TASK TO COMPLETE: Copy out the records below with "basement window" changed to "cellar window", keeping everything else the same.

________________________________________

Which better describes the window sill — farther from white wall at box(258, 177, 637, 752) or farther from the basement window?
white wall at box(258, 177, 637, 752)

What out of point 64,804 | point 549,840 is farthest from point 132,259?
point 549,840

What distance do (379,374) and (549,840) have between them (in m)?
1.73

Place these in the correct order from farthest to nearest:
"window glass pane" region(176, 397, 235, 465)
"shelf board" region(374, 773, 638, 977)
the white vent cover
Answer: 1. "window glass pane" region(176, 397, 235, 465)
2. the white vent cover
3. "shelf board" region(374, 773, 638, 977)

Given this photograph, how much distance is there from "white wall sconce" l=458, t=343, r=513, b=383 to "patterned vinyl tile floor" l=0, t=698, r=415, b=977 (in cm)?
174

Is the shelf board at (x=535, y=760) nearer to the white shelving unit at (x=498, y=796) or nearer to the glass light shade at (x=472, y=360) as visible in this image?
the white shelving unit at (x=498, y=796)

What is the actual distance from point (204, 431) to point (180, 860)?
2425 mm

________________________________________

SOLUTION FOR THIS EXERCISE:
Which better describes the window sill — farther from white wall at box(258, 177, 637, 752) or farther from the cellar window?
white wall at box(258, 177, 637, 752)

What out of point 64,804 | point 549,840 is farthest from point 132,259?
point 549,840

What distance do (379,374) and (549,840) have between them (in m)?
1.73

Place these in the correct order from farthest to nearest:
"window glass pane" region(176, 397, 235, 465)
"shelf board" region(374, 773, 638, 977)
the white vent cover
Answer: 1. "window glass pane" region(176, 397, 235, 465)
2. the white vent cover
3. "shelf board" region(374, 773, 638, 977)

Given this photograph, how much distance is there from "white wall sconce" l=458, t=343, r=513, b=383 to "patterned vinyl tile floor" l=0, t=698, r=415, b=977 (in cm)?
174

Is the shelf board at (x=535, y=760) nearer to the white shelving unit at (x=498, y=796) or nearer to the glass light shade at (x=472, y=360) as visible in this image?
the white shelving unit at (x=498, y=796)

What is the actual distance from point (204, 431) to point (180, 860)?
2425 mm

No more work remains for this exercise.